The description of the blurry phase transition was carried out using two approaches. In the first, standard approach, the transition is described using the so-called inclusion function, which makes the meaning of the share of one of the phases in the general set. It was established that such an approach in this system is ineffective, since the found position of the conditional boundary of the blurred transition is determined only by the size of the chosen experimental lattice and does not bear objective meaning.

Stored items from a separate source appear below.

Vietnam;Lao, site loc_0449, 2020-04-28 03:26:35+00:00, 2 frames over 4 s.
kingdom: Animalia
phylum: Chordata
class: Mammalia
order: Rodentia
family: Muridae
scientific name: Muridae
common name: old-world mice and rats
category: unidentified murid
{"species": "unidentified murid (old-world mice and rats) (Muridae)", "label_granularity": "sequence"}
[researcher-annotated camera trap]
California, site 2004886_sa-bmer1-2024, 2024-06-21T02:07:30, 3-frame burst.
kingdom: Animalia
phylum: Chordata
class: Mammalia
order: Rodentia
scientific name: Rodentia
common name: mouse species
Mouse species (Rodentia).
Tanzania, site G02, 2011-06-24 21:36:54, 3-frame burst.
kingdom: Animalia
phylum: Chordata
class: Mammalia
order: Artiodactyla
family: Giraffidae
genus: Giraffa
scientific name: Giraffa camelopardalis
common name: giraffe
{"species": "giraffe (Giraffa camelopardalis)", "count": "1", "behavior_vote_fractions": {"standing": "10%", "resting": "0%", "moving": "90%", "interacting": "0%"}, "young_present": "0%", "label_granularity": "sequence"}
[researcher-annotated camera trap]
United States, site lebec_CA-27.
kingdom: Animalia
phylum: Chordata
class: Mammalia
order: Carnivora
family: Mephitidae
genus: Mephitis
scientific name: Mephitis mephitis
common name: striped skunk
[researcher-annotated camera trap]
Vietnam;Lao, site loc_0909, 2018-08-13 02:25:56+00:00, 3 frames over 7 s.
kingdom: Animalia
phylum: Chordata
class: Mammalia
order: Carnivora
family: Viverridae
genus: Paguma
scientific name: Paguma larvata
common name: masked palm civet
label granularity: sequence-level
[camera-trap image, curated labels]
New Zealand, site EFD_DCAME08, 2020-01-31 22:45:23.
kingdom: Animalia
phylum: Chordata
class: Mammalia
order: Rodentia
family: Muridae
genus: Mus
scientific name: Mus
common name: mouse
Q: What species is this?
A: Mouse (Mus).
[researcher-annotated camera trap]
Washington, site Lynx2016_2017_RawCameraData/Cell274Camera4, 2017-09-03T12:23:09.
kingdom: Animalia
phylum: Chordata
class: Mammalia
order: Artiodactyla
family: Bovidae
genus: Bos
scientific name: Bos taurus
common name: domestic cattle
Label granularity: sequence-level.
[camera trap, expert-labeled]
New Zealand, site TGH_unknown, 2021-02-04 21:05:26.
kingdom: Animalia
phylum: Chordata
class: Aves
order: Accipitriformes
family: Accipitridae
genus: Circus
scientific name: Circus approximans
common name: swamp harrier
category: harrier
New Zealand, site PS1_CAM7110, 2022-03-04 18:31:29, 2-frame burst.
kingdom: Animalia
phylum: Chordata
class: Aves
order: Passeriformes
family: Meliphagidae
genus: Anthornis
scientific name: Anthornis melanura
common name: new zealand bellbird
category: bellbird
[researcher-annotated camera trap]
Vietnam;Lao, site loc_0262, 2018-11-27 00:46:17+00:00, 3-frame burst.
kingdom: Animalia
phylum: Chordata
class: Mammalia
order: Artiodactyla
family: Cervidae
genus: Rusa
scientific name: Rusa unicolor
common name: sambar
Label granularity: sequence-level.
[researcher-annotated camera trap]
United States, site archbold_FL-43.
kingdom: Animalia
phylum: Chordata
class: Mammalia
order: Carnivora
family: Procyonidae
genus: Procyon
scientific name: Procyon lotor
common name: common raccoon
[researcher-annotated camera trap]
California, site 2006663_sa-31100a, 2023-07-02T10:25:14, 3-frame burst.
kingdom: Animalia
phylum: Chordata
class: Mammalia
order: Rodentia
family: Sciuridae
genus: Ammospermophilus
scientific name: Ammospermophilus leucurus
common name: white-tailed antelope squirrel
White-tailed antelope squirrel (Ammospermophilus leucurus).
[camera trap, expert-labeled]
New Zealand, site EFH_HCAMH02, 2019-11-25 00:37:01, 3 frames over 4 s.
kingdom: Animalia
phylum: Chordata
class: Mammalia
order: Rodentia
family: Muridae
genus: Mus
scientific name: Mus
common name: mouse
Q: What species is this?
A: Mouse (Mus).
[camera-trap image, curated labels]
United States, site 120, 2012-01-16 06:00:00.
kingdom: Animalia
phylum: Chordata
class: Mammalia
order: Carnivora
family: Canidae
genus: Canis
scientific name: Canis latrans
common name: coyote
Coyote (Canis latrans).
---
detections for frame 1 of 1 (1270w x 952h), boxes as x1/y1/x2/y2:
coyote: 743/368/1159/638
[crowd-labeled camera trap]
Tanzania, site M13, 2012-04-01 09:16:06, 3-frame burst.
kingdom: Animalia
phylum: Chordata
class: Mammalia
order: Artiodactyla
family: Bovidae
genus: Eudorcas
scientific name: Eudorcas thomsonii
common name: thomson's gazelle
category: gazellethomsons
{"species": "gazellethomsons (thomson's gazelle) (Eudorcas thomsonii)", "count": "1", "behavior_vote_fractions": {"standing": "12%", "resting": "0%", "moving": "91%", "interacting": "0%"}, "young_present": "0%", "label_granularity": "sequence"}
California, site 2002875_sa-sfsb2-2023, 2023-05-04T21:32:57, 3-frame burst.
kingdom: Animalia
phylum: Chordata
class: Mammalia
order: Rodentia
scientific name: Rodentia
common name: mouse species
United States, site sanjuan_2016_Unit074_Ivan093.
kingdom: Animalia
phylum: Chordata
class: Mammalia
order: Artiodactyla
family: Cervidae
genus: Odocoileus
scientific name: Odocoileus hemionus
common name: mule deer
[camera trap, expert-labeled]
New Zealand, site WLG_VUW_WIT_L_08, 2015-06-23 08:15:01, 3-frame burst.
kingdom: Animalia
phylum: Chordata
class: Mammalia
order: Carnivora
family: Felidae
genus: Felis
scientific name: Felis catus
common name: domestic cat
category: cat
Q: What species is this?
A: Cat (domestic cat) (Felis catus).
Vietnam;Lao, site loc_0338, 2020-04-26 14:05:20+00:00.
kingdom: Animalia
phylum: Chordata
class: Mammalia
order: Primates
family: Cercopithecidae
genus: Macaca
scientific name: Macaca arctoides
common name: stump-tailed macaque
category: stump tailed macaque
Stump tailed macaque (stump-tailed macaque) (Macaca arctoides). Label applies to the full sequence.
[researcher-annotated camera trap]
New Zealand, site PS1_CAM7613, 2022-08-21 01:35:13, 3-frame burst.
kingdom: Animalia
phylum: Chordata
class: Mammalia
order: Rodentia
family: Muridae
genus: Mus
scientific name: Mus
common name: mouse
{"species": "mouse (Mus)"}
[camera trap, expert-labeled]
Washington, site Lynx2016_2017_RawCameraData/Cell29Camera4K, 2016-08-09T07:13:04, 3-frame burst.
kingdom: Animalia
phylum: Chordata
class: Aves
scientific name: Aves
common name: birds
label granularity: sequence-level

The second, original approach is proposed, based on the introduction of an parameter of order equal to the reverse average tree height, and the analysis of its behavior. It was established that the dynamics of such an order parameter in the $\sigma = \text{const}$ section with very small differences has the type of distribution of Fermi – Dirac ($\sigma$ performs the same function as the temperature for the distribution of Fermi – Dirac, $x_0$ — energy function). An empirical expression has been selected for the order parameter, an analogue of the chemical potential is introduced and calculated, which makes sense of the characteristic scale of the order parameter — that is, the values of $x_0$, in which the order can be considered a disorder. This criterion is the basis for determining the boundary of the conditional transition in this approach. It was established that this boundary corresponds to the average height of a tree equal to two generations. Based on the found properties, recommendations for medical institutions are proposed to control the provision of limb of the path of patients.

The model discussed and its description using conditionally-infinite trees have applications to many hierarchical systems. These systems include: internet routing networks, bureaucratic networks, trade and logistics networks, citation networks, game strategies, population dynamics problems, and others.